▸ **Exercise**
Give again, word for word, every line in the entries below from the line with "B&B鐵匠/brompton Bobike Mini" up to and including the line with "北京朝阳区企业主外出中东,雇佣远德专业保镖跟随保护", and no other line.

*** The data Section Begins ***

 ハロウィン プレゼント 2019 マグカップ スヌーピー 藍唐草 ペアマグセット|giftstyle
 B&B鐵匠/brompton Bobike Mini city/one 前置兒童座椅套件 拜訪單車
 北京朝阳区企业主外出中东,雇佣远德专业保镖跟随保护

*** The data Section Ends ***
*** The data Section Begins ***

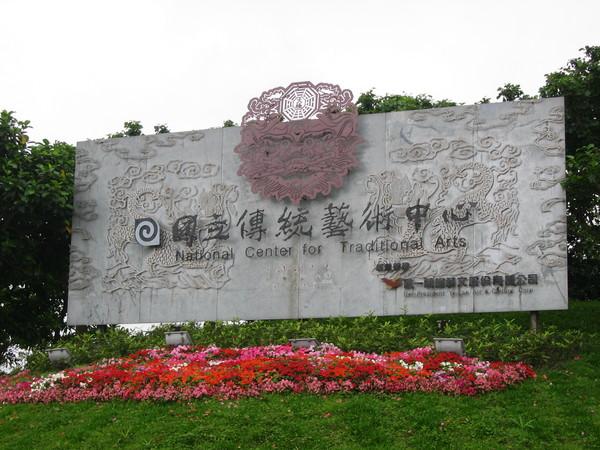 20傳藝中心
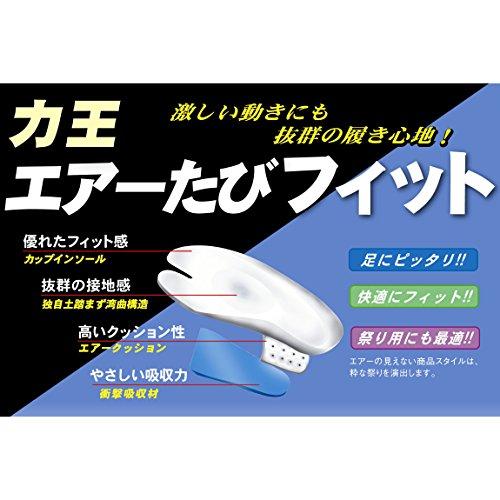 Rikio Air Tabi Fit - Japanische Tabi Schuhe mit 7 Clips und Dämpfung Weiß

*** The data Section Ends ***
*** The data Section Begins ***

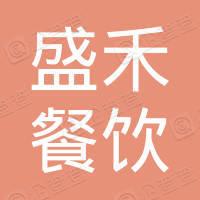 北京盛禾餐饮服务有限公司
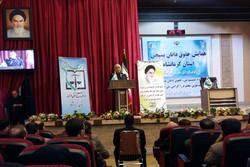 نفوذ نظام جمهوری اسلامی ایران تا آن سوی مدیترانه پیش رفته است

*** The data Section Ends ***

▸ **Your response**
 B&B鐵匠/brompton Bobike Mini city/one 前置兒童座椅套件 拜訪單車
 北京朝阳区企业主外出中东,雇佣远德专业保镖跟随保护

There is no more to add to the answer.